• [Tasks and exercises]:
**A)** Answer these questions using the text on BioNeMo 2 model configuration:
(i) How many entrypoints does BioNeMo 2 provide for models?
(ii) What name is given to the Pydantic Validator that the YAML configs go through?
(iii) What does the text call the simple methods that pre-populate a config with reasonable defaults?
**B)** Render this sentence from the text on BioNeMo 2 model configuration in Spanish: "These are simple methods that instantiate the config object and then serialize it to a YAML configuration file."
**C)** Carry the text on BioNeMo 2 model configuration forward, picking up right after its final sentence.
── Selected text ──
BioNeMo 2 provides two entrypoints for models with both argparse and pydantic. Both documented in the Models
section below.
Pydantic based configuration is designed to accept a configuration yaml file as input, along with context specific
arguments (e.g., should we resume from existing checkpoints?). These YAML configs go through a Pydantic Validator, in
this case referred to as MainConfig
. This Config is composed of several other Pydantic models, see the class
definition for details. To pre-populate a config with reasonable defaults for various standard models, we provide
'recipes.' These are simple methods that instantiate the config object and then serialize it to a YAML configuration
file. From this file, you may either submit it directly, or modify the various parameters to meet your usecase. For
example, Weights and biases, devices, precision, and dataset options are all extremely useful to modify. Then, you would
submit this config for training.
───
── Data supplied ──
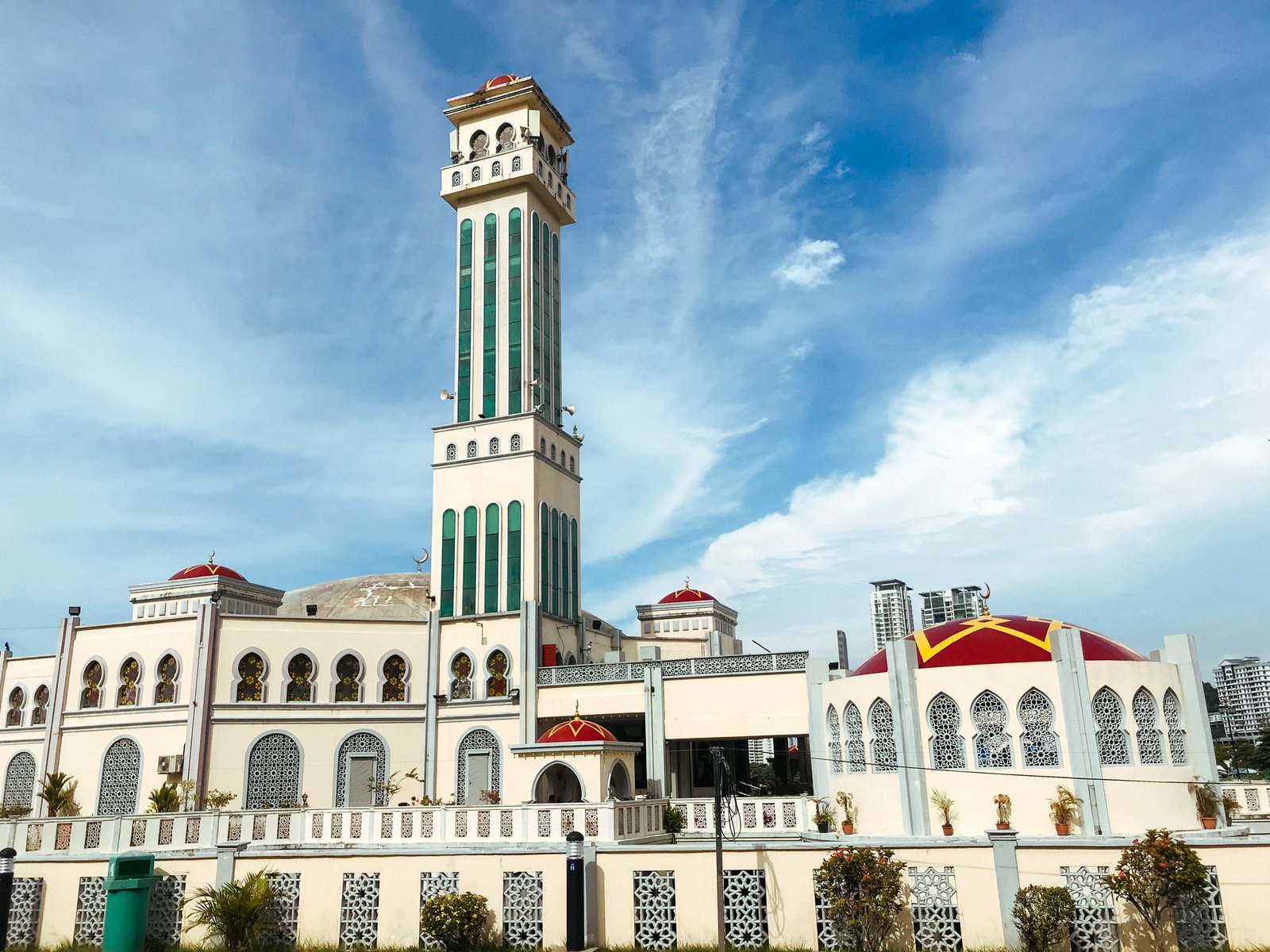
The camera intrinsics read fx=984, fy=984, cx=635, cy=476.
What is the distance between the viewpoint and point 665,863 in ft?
52.9

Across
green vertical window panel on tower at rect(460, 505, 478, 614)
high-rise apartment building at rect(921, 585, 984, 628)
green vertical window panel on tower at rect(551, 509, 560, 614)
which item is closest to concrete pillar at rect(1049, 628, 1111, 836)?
green vertical window panel on tower at rect(551, 509, 560, 614)

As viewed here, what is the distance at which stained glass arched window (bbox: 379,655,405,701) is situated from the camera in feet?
105

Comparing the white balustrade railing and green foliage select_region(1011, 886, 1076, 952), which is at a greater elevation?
the white balustrade railing

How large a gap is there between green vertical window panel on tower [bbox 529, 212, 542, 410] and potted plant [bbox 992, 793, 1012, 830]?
72.7 feet

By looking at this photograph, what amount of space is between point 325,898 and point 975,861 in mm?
10896

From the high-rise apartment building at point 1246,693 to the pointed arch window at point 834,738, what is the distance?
476 feet

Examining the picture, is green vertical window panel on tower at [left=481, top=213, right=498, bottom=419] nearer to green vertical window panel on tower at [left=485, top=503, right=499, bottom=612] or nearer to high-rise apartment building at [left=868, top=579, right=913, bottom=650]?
green vertical window panel on tower at [left=485, top=503, right=499, bottom=612]

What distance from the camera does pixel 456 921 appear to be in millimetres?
16031

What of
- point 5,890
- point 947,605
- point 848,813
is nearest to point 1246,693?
point 947,605

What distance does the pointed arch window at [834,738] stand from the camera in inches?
912

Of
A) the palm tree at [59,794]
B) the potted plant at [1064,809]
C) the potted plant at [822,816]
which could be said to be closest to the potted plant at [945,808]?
the potted plant at [1064,809]

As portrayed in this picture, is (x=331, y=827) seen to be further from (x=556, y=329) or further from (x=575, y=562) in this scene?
(x=556, y=329)

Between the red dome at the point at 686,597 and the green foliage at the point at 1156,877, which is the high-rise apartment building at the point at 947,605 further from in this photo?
the green foliage at the point at 1156,877

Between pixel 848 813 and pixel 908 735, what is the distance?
99.4 inches
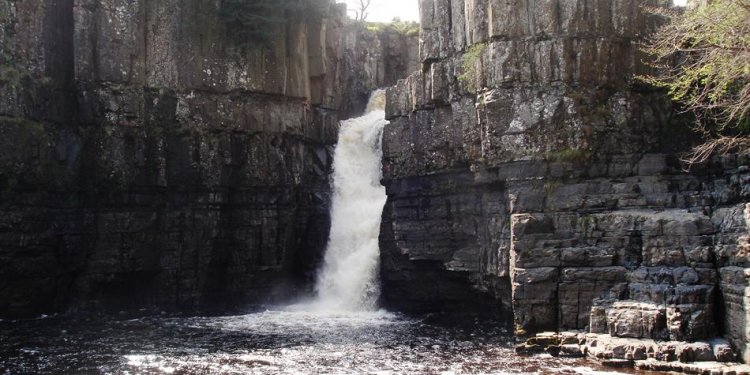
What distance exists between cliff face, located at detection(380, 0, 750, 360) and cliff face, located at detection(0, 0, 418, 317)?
7.70m

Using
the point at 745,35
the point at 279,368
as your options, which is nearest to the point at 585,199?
the point at 745,35

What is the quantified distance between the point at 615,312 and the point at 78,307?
2370 centimetres

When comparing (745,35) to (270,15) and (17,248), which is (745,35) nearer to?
(270,15)

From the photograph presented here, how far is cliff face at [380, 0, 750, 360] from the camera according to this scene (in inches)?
899

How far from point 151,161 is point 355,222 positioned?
1068 centimetres

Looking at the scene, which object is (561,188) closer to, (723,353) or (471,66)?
(471,66)

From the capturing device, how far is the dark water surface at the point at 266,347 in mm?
22203

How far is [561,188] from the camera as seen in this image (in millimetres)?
26359

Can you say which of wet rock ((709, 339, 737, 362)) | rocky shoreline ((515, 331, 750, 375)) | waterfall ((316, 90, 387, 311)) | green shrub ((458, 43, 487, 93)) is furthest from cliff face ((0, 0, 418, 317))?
wet rock ((709, 339, 737, 362))

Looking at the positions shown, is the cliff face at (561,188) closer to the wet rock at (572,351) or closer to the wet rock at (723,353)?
the wet rock at (723,353)

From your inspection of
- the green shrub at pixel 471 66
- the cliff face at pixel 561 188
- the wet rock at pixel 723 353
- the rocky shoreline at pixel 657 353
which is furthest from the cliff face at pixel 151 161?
the wet rock at pixel 723 353

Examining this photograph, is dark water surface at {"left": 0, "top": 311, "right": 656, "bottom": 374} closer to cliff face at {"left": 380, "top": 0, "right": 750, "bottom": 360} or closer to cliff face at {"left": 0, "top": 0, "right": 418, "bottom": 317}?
cliff face at {"left": 380, "top": 0, "right": 750, "bottom": 360}

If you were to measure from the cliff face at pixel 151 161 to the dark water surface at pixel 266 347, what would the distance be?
10.5 ft

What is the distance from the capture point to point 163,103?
116ft
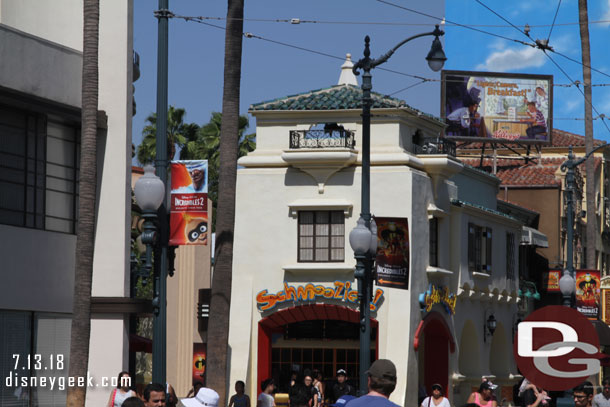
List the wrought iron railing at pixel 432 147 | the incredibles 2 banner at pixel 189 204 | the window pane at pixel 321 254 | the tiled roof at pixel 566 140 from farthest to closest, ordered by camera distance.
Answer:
───
• [Expected responses]:
**A)**
(i) Two, one with argparse and one with pydantic.
(ii) MainConfig.
(iii) Recipes.

**B)** Son métodos sencillos que instancian el objeto de configuración y luego lo serializan en un archivo de configuración YAML.

**C)**
These two workflows are packaged as executables when esm2 or geneformer are installed with pip. These commands will appear as:
bionemo-geneformer-recipe
bionemo-esm2-recipe
bionemo-geneformer-train
bionemo-esm2-train
First off, we have a utility function for downloading full/test data and model checkpoints called download_bionemo_data
that our following examples currently use. This will download the object if it is not already on your local system, and then return the path either way. For example if you run this twice in a row, you should expect the second time you run it to return the path almost instantly.
NOTE: NVIDIA employees should use pbss
rather than ngc
for the data source.
export MY_DATA_SOURCE="ngc"
or for NVIDIA internal employees with new data etc:
export MY_DATA_SOURCE="pbss"
# The fastest transformer engine environment variables in testing were the following two
TEST_DATA_DIR=$(download_bionemo_data esm2/testdata_esm2_pretrain:2.0 --source $MY_DATA_SOURCE); \
ESM2_650M_CKPT=$(download_bionemo_data esm2/650m:2.0 --source $MY_DATA_SOURCE); \
train_esm2 \
--train-cluster-path ${TEST_DATA_DIR}/2024_03_sanity/train_clusters_sanity.parquet \
--train-database-path ${TEST_DATA_DIR}/2024_03_sanity/train_sanity.db \
--valid-cluster-path ${TEST_DATA_DIR}/2024_03_sanity/valid_clusters.parquet \
--valid-database-path ${TEST_DATA_DIR}/2024_03_sanity/validation.db \
--result-dir ./results \
--experiment-name test_experiment \
--num-gpus 1 \
--num-nodes 1 \
--val-check-interval 10 \
--num-dataset-workers 1 \
--num-steps 10 \
--max-seq-length 1024 \
--limit-val-batches 2 \
--micro-batch-size 2 \
--restore-from-checkpoint-path ${ESM2_650M_CKPT}
Alternatively, we provide a validated and serialized configuration file entrypoint for executing the same workflow. These can be generated using the bionemo-esm2-recipe
entrypoints. Recipes
are available for 8m, 650m, and 3b ESM2 models. You may select which preset config to use by setting the --recipe
parameter.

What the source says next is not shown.